The Gardener focuses on the worldwide phenomenon of urban farming. It features guerrilla farming sites in low-income neighbourhoods in New York, Nairobi, Warsaw and Yerevan. Their residents use their imagination, fantasy and inventiveness as well as all kinds of available reused materials to build structures for cultivation.
The Gardener focuses on the worldwide phenomenon of urban farming, which has a long-established history. In times of prosperity it is regarded more as a leisure activity, but it develops and intensifies in times of food crises. Today, shortages of healthy food have become a global problem that affects low-income communities in both the developing and developed worlds. I visited the city dwellers of New York, Nairobi, Warsaw and Yerevan on four continents. I focused on low-income communities where people act according to their hearts and real needs rather than being prompted by a passing fad. When they create their often guerrilla-type gardens, improvisation is all. The residents of these neighbourhoods make use of what is available – often reusing materials entirely out of context and in truly original ways.
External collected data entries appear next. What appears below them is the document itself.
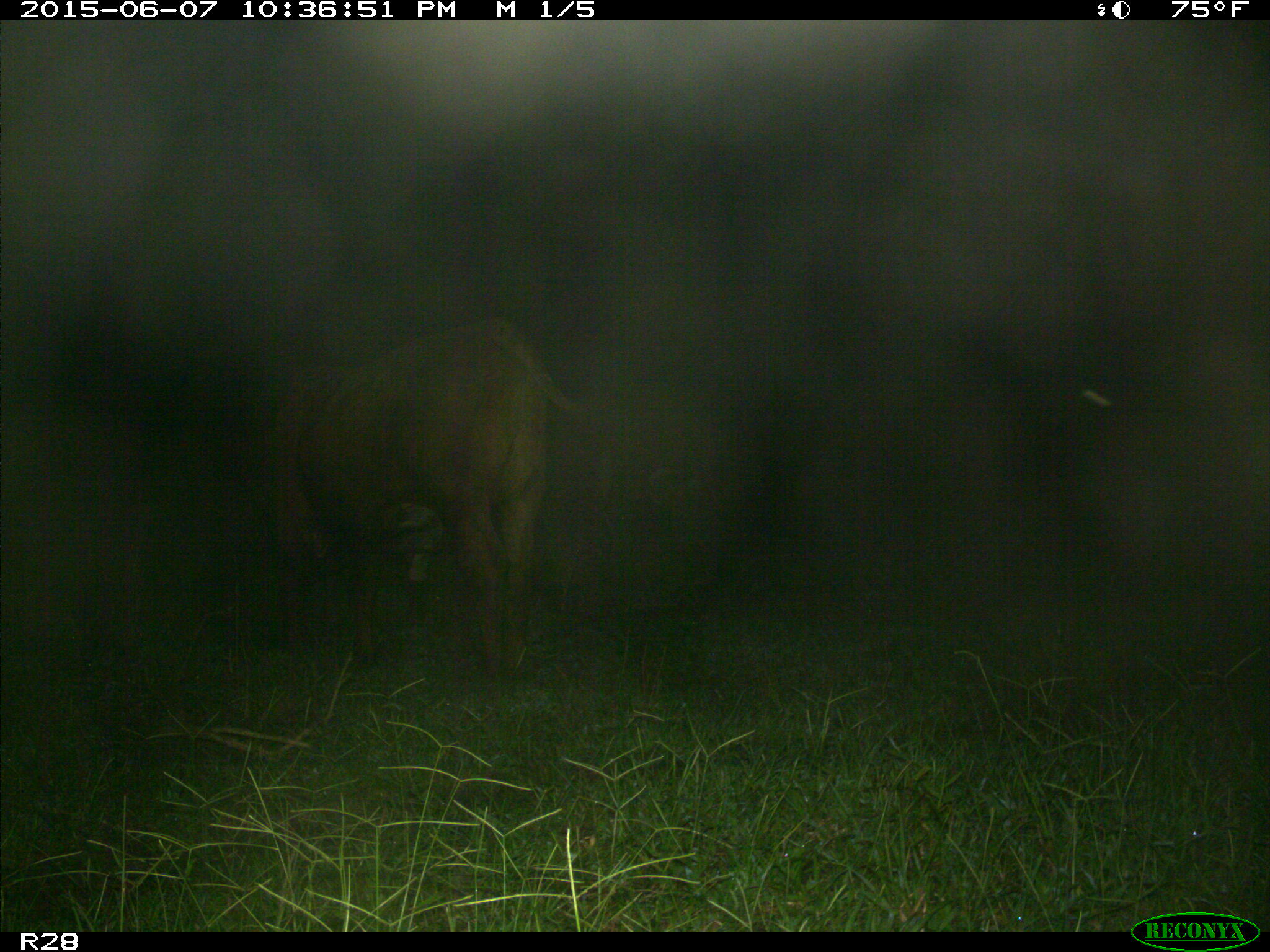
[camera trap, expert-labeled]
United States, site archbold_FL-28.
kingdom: Animalia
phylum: Chordata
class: Mammalia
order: Artiodactyla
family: Bovidae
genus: Bos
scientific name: Bos taurus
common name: domestic cow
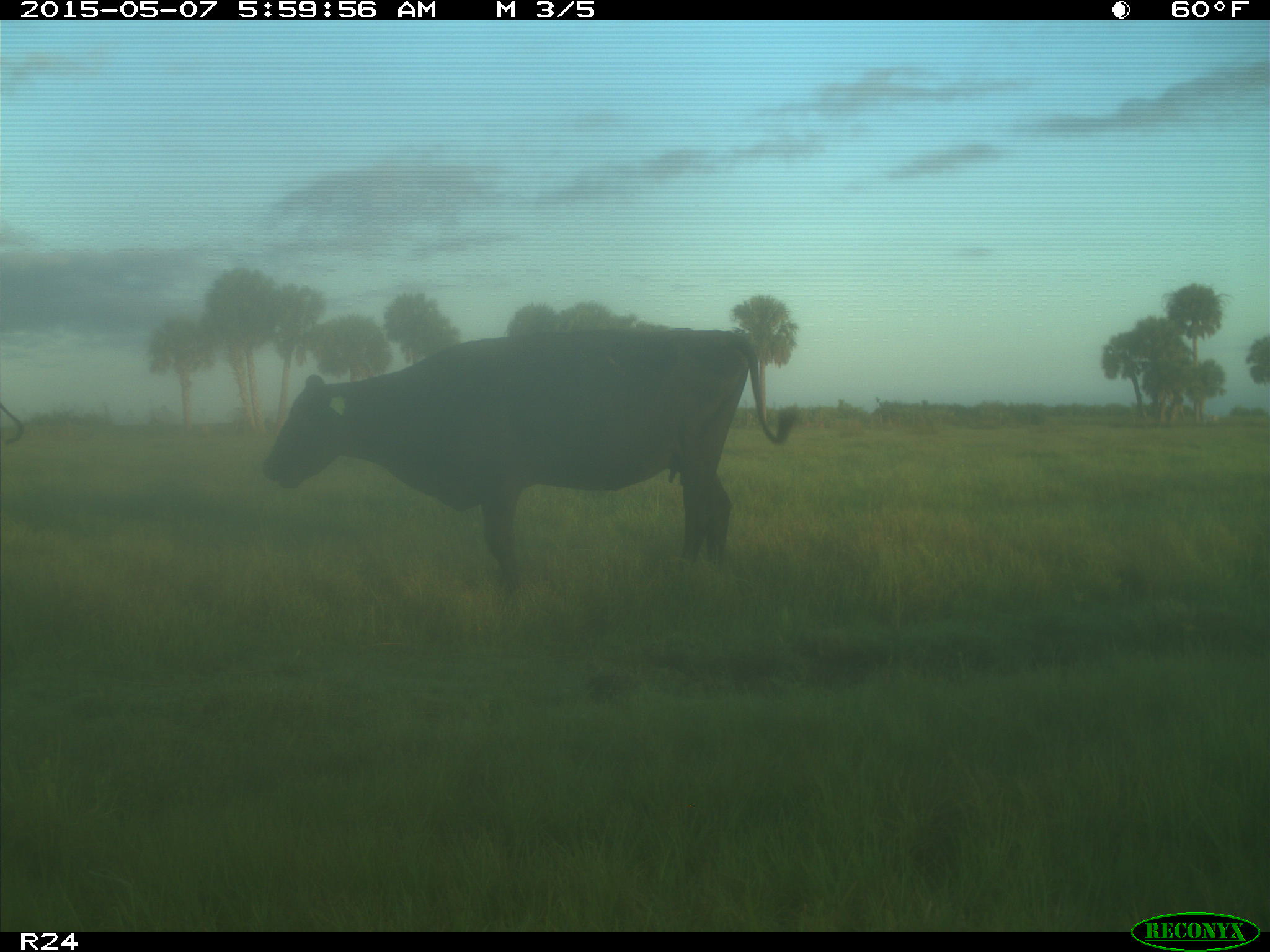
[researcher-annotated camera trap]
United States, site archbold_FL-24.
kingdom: Animalia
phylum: Chordata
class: Mammalia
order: Artiodactyla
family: Bovidae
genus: Bos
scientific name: Bos taurus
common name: domestic cow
Bos taurus (domestic cow).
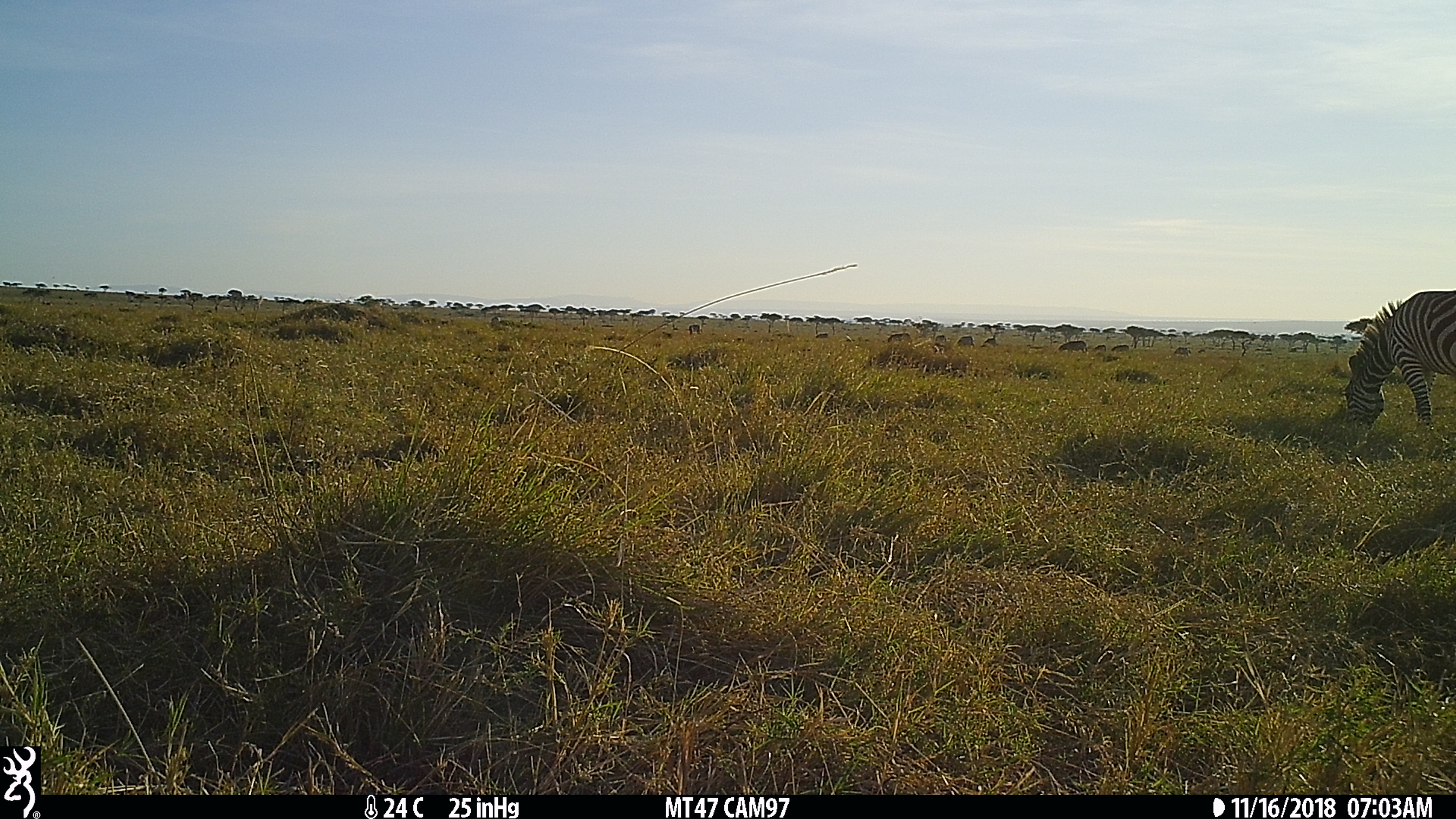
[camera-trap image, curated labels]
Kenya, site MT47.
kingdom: Animalia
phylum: Chordata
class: Mammalia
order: Perissodactyla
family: Equidae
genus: Equus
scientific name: Equus quagga burchellii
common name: burchell's zebra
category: zebra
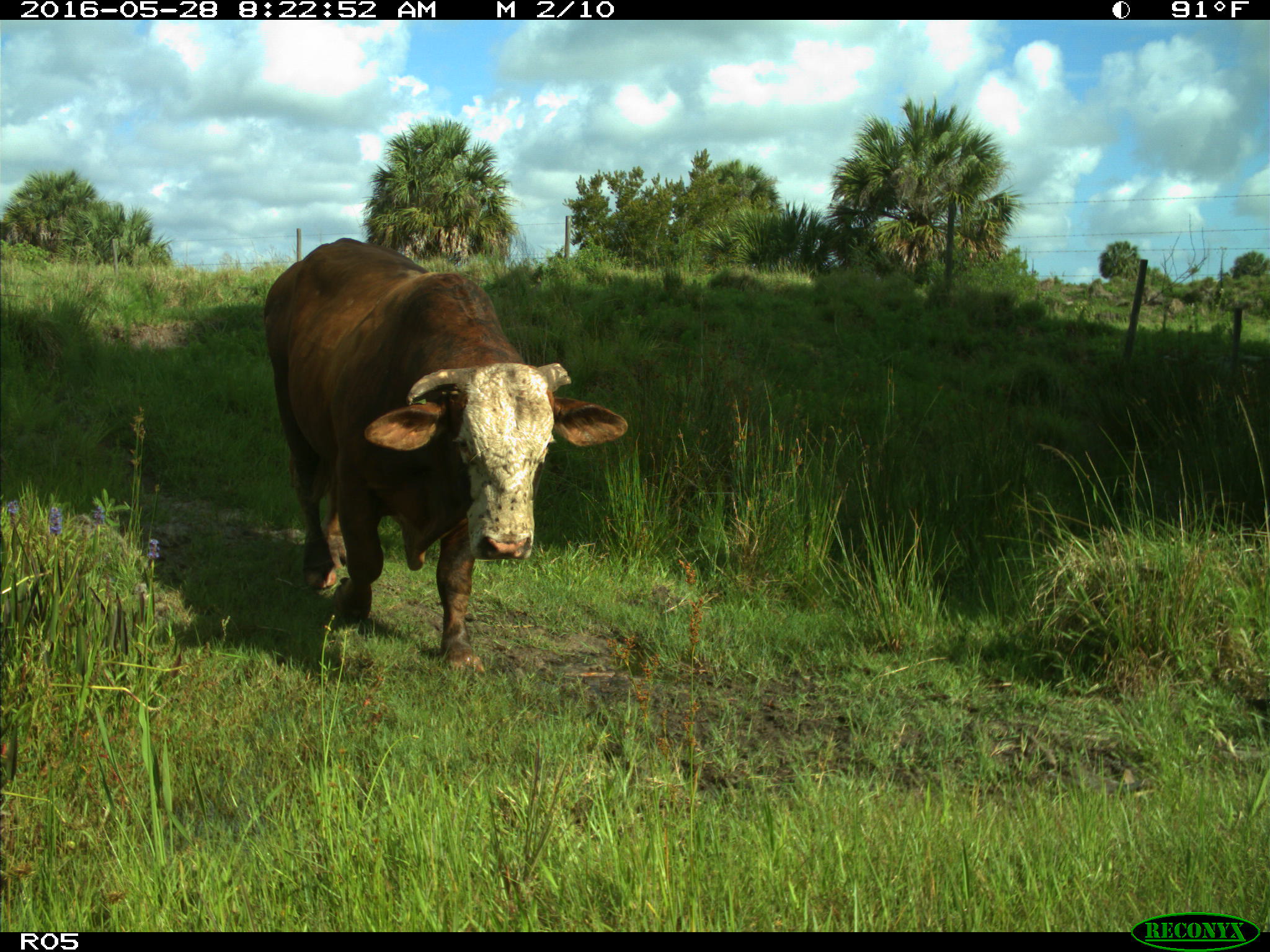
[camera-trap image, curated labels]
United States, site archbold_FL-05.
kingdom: Animalia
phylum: Chordata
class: Mammalia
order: Artiodactyla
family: Bovidae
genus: Bos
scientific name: Bos taurus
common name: domestic cow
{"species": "Bos taurus (domestic cow)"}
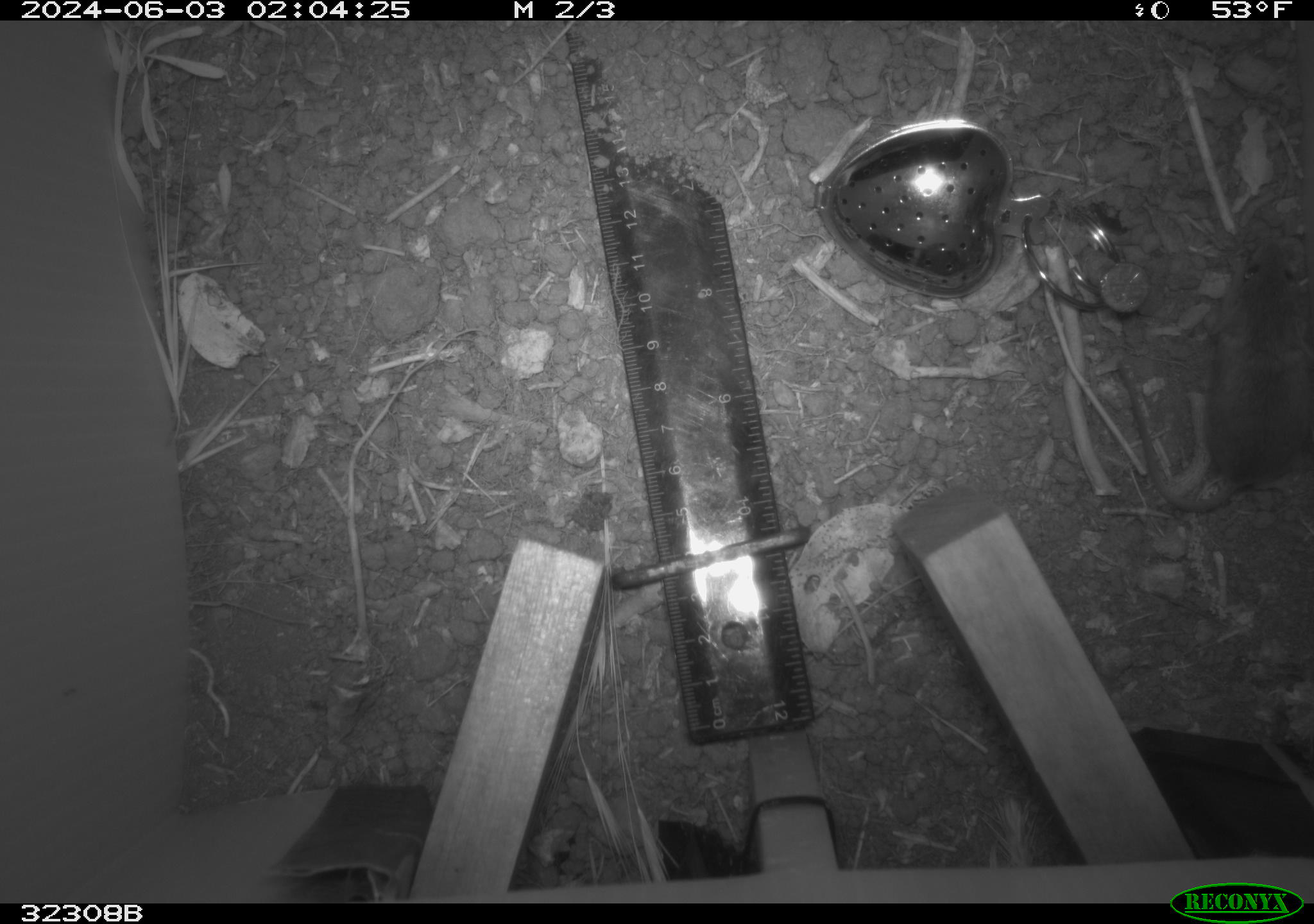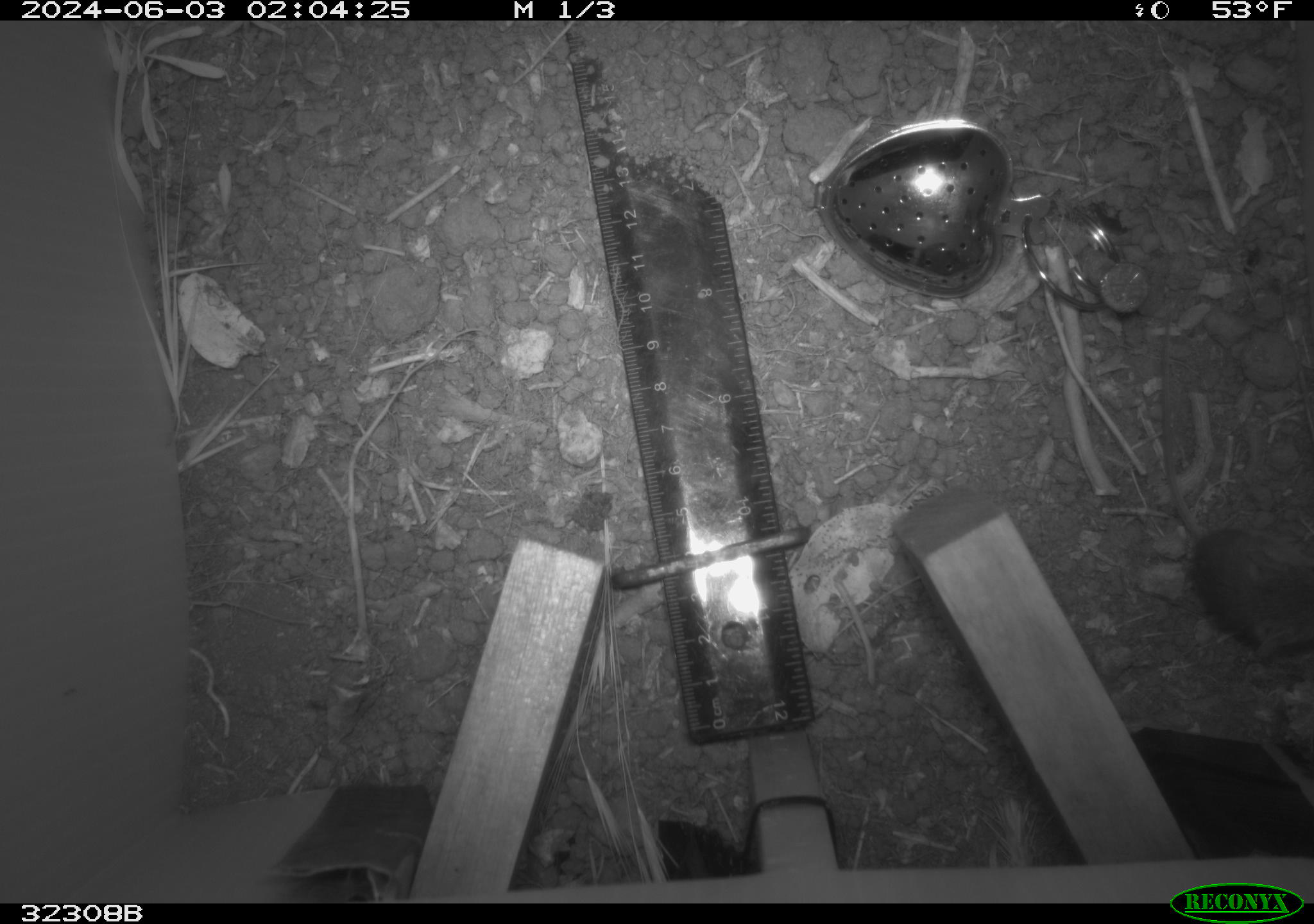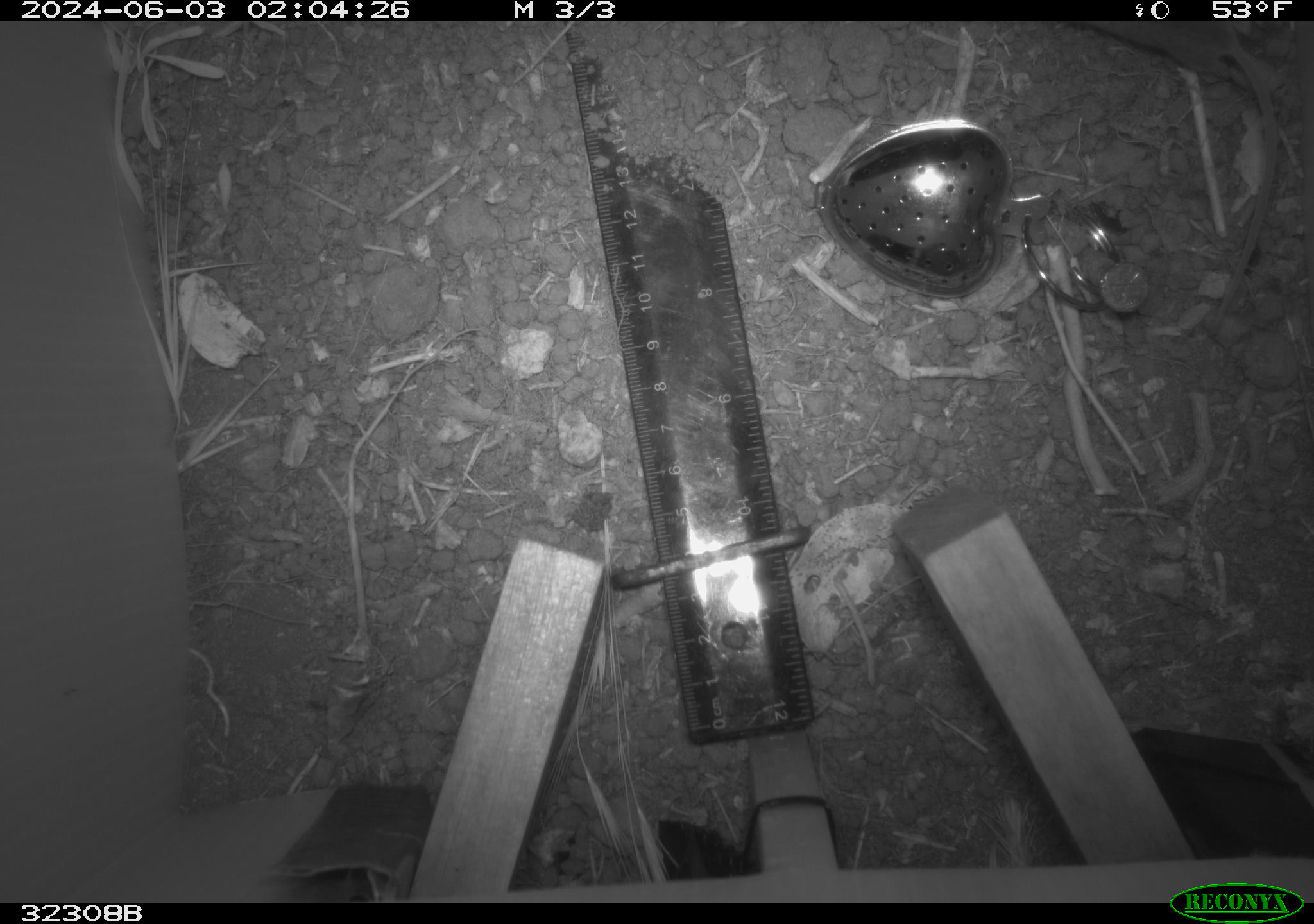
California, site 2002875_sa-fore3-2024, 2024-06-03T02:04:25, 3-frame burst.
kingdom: Animalia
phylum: Chordata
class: Mammalia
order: Rodentia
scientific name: Rodentia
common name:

I am particularly interested in the ways one can arrange space and therefore in structures that were created spontaneously for cultivation. In some places they were an expression of group collaboration amongst residents; in others they were an expression of individual imagination, fantasy and the inventiveness of their creators. Surprising similarities between these gardens on different continents show that they might emanate from the collective consciousness of humanity.
The Gardener project was commissioned by the Syngenta Photography Award and was also supported by the City of Warsaw and Sputnik Photos. It was published in book form by Dewi Lewis Publishing in both regular and special editions.